Yesterday's post on Us Weekly West Coast executive editor Ken Baker, the worst boss in America, drew many comments and a few phone calls from former co-workers. Once upon a time, you see, Ken was a nice, friendly, idealistic Columbia J-school grad with the highest of ethical standards. The only problem was that his nipples leaked breast milk, and also he was impotent and did not desire sex, even with Drew Barrymore, whom he found himself powerless to hit on. Then sometime in the late nineties, he fell in love with a ballerina who did not care that he couldn't get it up, and a co-worker at People directed him to doctor to the stars, Joshua Trabulus, who gave him a magical serum called "testosterone." And that is when the fun began.
- Ken's path to crappitude began, as so many of them do, with the authorship of a masturbatory memoir (mammoir?) about his travails with being born kind of not totally a man.
- Matt Damon would play him in the movie, natch.
- He and the wife had an infant, which required a nanny.
- He realized he wanted the nanny to make him an infant of their own.
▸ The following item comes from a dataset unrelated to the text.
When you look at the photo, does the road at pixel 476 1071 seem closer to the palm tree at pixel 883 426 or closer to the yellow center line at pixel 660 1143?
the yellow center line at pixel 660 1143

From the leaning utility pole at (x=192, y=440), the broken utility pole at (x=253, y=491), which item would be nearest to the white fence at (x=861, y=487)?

- And texted her to say he wanted to see her "pregnant with pigtails."
- He then began texting Paris Hilton on her famous Sidekick, and she became a loyal source.
- Possibly of blowjobs?
- He determined the Paris Hilton sex tape Jill had come into possession of was too vulgar for the magazine to cover.
- "But why don't you deliver it to the office anyway?"
- Upon watching the film, he deemed it worthy of his publication, though he did not deem Jill worthy of crediting with the scoop, or really anything else she came up with.
- And when she got promoted anyway, Baker responded by promoting his name to a place on the masthead just south of Janice Min's. And hiring his beloved wet nurse — er, nanny — to work as a reporter in his office, at which point his advances began to piss off the paparazzi photographers she was dating.
- So he directed his staff to start sleeping with paparazzi to make up for it.
- Pretty soon everyone in Los Angeles was swapping bodily fluids and Us Weekly passwords. Some reporters decided it was time to leave.
- This displeased Baker, who decided the departure of a reporter for OK! was a matter for the FBI.
- Then it was time to write another book.
- For which he would, naturally, have to throw a party, at hateful Beverly Hills celebquarters Kitson, paid for with $70,000 in free advertising space in US Weekly.
- Then Jill herself left, further inciting Baker's wrath. "I will destroy you," he promised.
- And commenced a year-long sting operation aimed at trapping the reporter into stealing company secrets.
- That culminated in a violent FBI raid on her house.
- And yes, that would be the same FBI that still can't tell us where the anthrax came from.
Last we heard from Ken he was talking to NPR about how great he was and how the mainstream media could stand to learn a thing or two from him and the ways of US Weekly, like maybe what it would be like if the love child of Richard Nixon and Ted Bundy worked at a celebrity tabloid.
*Yes, all this is based on the allegations of Jill Ishkanian, who is now suing Us for $55 million, and there are two sides to every story, and yeah we realize that if any of them are true we are virtually inviting the FBI to raid our house. We're hiding our stash now.